Briefly, the landlord in Arciterra attempted to default Michaels and terminate the lease due to Michaels' nonpayment of base rent for the period of April and May, 2020 during government shutdown orders. The landlord sought to terminate the entire lease and to evict Michaels, in addition to recovering unpaid base rent and holdover rent that the landlord contended was due when Michaels refused to vacate the premises. Michaels filed an affirmative defense and a counterclaim seeking declaratory relief on the ground that there existed a co-tenancy failure under the lease, so that landlord was not entitled to the relief sought. Specifically, the co-tenants identified in the lease's co-tenancy clause were likewise shutdown during this period, resulting in a co-tenancy failure. Michaels argued that, therefore, the landlord's default and termination notices were overstated and defective as a matter of law because Michaels did not owe the full amount of base rent sought. The parties each moved for summary judgment, with the landlord arguing Michaels was obligated to be opening and operating in order to avail itself of the co-tenancy failure and the lease's force majeure provision contained a monetary carve-out, such that Michael's obligation to pay full base rent was not excused. The court entered summary judgment in favor of Michaels on both motions.

In its reaching its decision, the court noted that landlord was in control of information and facts and should have known that the co-tenancy requirement was not met and improperly demanded payment of full base rent instead of alternative rent. The court rejected the landlord's principal argument that Michaels could not avail itself of the co-tenancy failure because it too was shut down:

Part of the difficulty the Court has with [the landlord's] argument is that nowhere in the Co-Tenancy provision does it state any condition for the obligation to pay [reduced rent]. It does not say that the tenant first must be open and operating. In fact, it makes sense that if the same economic conditions (or shutdown) cause the anchors to close, that those same conditions might also require the tenant (relying on anchor foot traffic) to also close.
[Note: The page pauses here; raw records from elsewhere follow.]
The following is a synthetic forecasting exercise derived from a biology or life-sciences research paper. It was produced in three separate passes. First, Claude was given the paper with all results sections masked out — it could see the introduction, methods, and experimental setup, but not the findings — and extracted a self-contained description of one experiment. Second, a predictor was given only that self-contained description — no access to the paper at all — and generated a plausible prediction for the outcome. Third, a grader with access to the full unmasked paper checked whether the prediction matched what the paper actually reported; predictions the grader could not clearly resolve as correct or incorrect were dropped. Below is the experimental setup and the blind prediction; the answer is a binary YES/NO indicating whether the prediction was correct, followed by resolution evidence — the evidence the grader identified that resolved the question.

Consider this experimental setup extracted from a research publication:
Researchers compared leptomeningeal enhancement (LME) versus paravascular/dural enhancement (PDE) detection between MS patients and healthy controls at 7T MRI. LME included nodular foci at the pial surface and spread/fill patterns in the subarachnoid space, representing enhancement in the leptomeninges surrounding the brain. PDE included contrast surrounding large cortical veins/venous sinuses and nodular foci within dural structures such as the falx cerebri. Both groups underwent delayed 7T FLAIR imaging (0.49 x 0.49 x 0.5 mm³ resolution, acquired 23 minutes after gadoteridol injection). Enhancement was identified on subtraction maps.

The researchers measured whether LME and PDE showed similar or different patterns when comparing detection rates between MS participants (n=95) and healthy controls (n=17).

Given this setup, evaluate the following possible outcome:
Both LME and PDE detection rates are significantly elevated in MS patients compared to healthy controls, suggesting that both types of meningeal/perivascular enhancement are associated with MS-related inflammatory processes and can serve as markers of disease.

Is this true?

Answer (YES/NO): NO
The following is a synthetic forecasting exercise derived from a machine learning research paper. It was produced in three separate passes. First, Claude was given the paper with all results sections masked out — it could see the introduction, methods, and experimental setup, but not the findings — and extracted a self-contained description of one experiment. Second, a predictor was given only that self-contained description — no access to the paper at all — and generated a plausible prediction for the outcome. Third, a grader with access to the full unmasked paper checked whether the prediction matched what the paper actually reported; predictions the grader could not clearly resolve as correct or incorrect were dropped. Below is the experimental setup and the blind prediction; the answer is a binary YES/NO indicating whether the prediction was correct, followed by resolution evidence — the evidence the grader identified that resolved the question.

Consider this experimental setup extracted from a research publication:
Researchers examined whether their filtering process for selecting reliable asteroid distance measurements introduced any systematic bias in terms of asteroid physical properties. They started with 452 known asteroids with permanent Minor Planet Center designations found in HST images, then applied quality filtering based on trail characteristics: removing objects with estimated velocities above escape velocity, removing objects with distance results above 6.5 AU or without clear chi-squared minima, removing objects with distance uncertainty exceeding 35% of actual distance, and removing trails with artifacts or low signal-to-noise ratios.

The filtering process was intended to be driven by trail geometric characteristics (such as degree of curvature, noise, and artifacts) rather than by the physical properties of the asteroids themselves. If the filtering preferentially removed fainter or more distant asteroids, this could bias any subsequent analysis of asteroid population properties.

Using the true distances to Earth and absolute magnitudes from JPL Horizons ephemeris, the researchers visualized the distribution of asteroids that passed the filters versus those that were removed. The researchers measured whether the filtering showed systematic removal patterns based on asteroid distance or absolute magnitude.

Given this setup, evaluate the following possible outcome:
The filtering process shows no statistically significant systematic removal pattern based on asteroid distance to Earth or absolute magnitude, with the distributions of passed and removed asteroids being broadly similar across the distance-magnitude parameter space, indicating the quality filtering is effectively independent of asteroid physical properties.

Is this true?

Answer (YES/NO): YES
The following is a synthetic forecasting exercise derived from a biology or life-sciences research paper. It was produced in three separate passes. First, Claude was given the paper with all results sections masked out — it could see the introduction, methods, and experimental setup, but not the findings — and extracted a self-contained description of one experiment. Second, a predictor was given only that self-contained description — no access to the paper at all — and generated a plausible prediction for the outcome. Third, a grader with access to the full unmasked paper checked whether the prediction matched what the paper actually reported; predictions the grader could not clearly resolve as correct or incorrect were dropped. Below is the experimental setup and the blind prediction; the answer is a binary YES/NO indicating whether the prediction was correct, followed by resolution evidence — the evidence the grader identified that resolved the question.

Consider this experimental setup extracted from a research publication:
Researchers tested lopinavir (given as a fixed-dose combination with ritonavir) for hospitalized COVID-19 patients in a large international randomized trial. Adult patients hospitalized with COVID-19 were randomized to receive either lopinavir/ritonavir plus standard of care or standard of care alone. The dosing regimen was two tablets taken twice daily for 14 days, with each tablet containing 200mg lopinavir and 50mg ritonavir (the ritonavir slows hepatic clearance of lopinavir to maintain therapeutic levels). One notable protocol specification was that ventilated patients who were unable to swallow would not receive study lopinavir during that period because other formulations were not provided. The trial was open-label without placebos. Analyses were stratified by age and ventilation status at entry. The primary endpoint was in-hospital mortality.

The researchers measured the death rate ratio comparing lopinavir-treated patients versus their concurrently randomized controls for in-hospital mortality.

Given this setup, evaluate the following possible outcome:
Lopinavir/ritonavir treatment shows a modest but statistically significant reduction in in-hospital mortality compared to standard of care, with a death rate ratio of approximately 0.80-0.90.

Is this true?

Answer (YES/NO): NO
Arciterra, 2021 WL 4290526, at *9. The court further concluded that the "Co-tenancy provision bears no relation to the force majeure provision. Neither provision, in fact, references the other." Id. at *11.

As is evident, co-tenancy clauses provide tenants in shopping centers with valuable lease rights. As with all lease rights and obligations, however, co-tenancy clauses are heavily negotiated between the parties. Landlords can protect themselves by negotiating for various conditions precedent to the triggering of a co-tenancy failure and the relief permitted. Some of the more typical conditions include: (i) a co-tenancy threshold (e.g., that specific anchors or a certain minimum percentage threshold of key tenants or gross leasable space are shut down); (ii) a cure period (e.g., the co-tenancy failure continues for a minimum period of time before the tenant is entitled to rent relief, during which period a landlord is permitted to find a replacement anchor tenant); and (iii) reduced relief (e.g., the specific rent relief to which the tenant is entitled).